An diesem Montagabend konnte niemand davon sprechen, dass beim 1. FC Köln irgendetwas gut gewesen war. Die ersten 15 Minuten, wie Spieler und Trainer erklärten? Ja, durchaus hatte man zu Beginn das Gefühl, wenn der FC so über 90 Minuten auftreten würde, dann wäre etwas drin beim HSV. Doch weil dies nicht geschah, war es auch nicht gut. 15 anständige Minuten sind für die Zweite Liga ungenügend.

Das war schlecht

Schlecht war dagegen eine ganze Menge. Die Passqualität zum Beispiel. Fehlpässe im Spielaufbau hatte es auch gegen den FC Schalke 04 gegeben, vor allem von Marcel Risse und Jorge Meré. Gegen Hamburg machten alle Mitspieler mit. Aber nicht nur Zuspiele zum Gegner, sondern vor allem schlampige Pässe über wenige Meter in den Rücken des freilaufenden Mitspielern, sodass aus jeder Aktion das Tempo genommen wurde. Eine Mannschaft, die über Ballbesitz kommen will, braucht eine hohe Passqualität. Ansonsten läuft jeder Gegner jede Lücke zu, weil die Zeit dafür da ist. Eine hohe Passqualität ist kein taktisches Problem, sondern eines der individuellen Fertigkeiten eines jeden Spielers in Kombination mit der nötigen Konzentration und Ernsthaftigkeit. Doch genau daran hatte es im Volksparkstadion am Montagabend gehapert.

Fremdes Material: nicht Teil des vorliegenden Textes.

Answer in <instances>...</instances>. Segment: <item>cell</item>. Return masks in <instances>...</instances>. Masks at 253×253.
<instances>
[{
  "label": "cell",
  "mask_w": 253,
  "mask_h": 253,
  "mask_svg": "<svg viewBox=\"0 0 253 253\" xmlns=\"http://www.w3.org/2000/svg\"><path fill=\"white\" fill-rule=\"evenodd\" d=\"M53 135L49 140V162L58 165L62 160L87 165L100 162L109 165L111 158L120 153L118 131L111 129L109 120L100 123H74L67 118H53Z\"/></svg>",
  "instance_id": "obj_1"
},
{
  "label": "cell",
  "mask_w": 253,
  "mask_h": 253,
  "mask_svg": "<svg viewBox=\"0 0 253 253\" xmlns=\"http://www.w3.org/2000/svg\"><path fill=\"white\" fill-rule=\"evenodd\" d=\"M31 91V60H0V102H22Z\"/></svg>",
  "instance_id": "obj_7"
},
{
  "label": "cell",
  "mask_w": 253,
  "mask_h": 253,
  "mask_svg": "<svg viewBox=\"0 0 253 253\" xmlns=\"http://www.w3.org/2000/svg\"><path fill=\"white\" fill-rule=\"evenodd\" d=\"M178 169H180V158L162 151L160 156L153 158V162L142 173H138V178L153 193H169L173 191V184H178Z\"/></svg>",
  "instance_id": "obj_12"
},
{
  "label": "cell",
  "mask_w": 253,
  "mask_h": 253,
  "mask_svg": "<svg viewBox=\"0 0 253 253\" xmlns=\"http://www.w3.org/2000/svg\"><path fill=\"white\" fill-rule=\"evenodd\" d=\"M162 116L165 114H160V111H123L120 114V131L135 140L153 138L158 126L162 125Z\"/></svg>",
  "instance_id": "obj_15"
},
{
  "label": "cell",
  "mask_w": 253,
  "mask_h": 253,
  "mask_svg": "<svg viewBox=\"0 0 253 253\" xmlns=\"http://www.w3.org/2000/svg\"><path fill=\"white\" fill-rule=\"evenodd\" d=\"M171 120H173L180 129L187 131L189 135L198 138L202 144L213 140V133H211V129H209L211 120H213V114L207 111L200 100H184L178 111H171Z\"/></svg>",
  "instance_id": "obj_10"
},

Allerdings nicht nur. Der Hamburger SV lief über das gesamte Spiel hinweg über acht Kilometer mehr (123,5km zu 115,2km). Geht man davon aus, dass ein einzelner Spieler über die 90 Minuten im Schnitt etwas mehr als zehn Kilometer zurücklegt, spielte der Effzeh also in gefühlter Unterzahl, obwohl beide Teams elf Spieler auf dem Feld hatten. Nun argumentieren Trainer, die Ballbesitzfußball spielen lassen, dass die Mannschaft mit weniger Ballbesitz mehr laufen muss. Doch der FC konnte gerade einmal 51 Prozent Ballbesitz für sich reklamieren, also nur einen marginalen Unterschied zum HSV. Sportchef Armin Veh sagte nach der Partie: “Man muss natürlich alle Werte nehmen, die Sprintwerte, die schnellen Läufe. Alleine die Laufleistung nutzt nichts. Aber man muss sagen, dass es von außen so ausgesehen hat, dass wir deutlich weniger gelaufen sind. Der HSV hat es mehr gewollt als wir, ich habe nicht gesehen, dass wir es gewollt haben.”

Passqualität und Laufleistung sind nebst der spielerischen und körperlichen Qualität vor allem Willensleistungen. Doch auch Trainer Markus Anfang muss sich hinterfragen. Wie konnte es zu einem solchen Riss im Spiel seiner Mannschaft kommen? Was hätte der Trainer tun können, um seine Spieler aufzurütteln? Vom Trainer jedenfalls gab es in diesem Spiel abgesehen von vielen Gesten und Worten keine Signale von außen. Schon zur Halbzeit hätten sich Wechsel angeboten, spätestens nach der verpatzten Anfangsphase der zweiten Hälfte hätte man sie erwartet. Zu viele Spieler blieben weit unter ihren Möglichkeiten. Doch Anfang blieb bei seiner Elf auf dem Rasen. Dass Horn für Özcan (73.) kam, war lediglich der Gelb-Rot-Gefahr des Mittelfeldspielers geschuldet. Terodde blieb über 90 Minuten völlig blass, der zuletzt überzeugende Cordoba musste aber bis zehn Minuten vor Schluss warten, ehe er ran durfte – und dann über Außen. Nicht nur er dürfte dies kaum verstanden haben. Schließlich brachte Anfang Sörensen als Mittelstürmer, ein Rezept, das schon zu Kevin McKennas Zeiten kaum einmal funktioniert hat. Unter dem Strich hatten an diesem Abend weder Spieler noch Trainer die Mittel, um den HSV zu besiegen.

So geht es weiter

Die deutlichen Worte von Armin Veh (mehr dazu hier) sind ein klares Signal an die Spieler und das Trainerteam, dass der Sportchef eine Reaktion erwartet, und das schon im Heimspiel gegen Dynamo Dresden. Die letzten Wochen mit fünf sieglosen Spielen, zwei Punkten in der Liga, dem Verlust der Tabellenspitze, dem Einbüßen jeglichen Selbstbewusstseins und dem Aufbrauchen des Kredits bei den Fans haben Spuren hinterlassen. Das 0:1 war ein erster Wirkungstreffer, aus dem die Geissböcke nun ihre Lehren ziehen müssen. Klar ist: Waren die Spiele gegen Duisburg, Kiel und Heidenheim schon über weite Strecken enttäuschend, hat der ernüchternde Auftritt beim HSV den FC an den Rand einer Krise gebracht. Gibt es gegen Dresden keinen Sieg, ist diese Krise Wirklichkeit. Eine ungemütliche Länderspielpause wäre die Folge.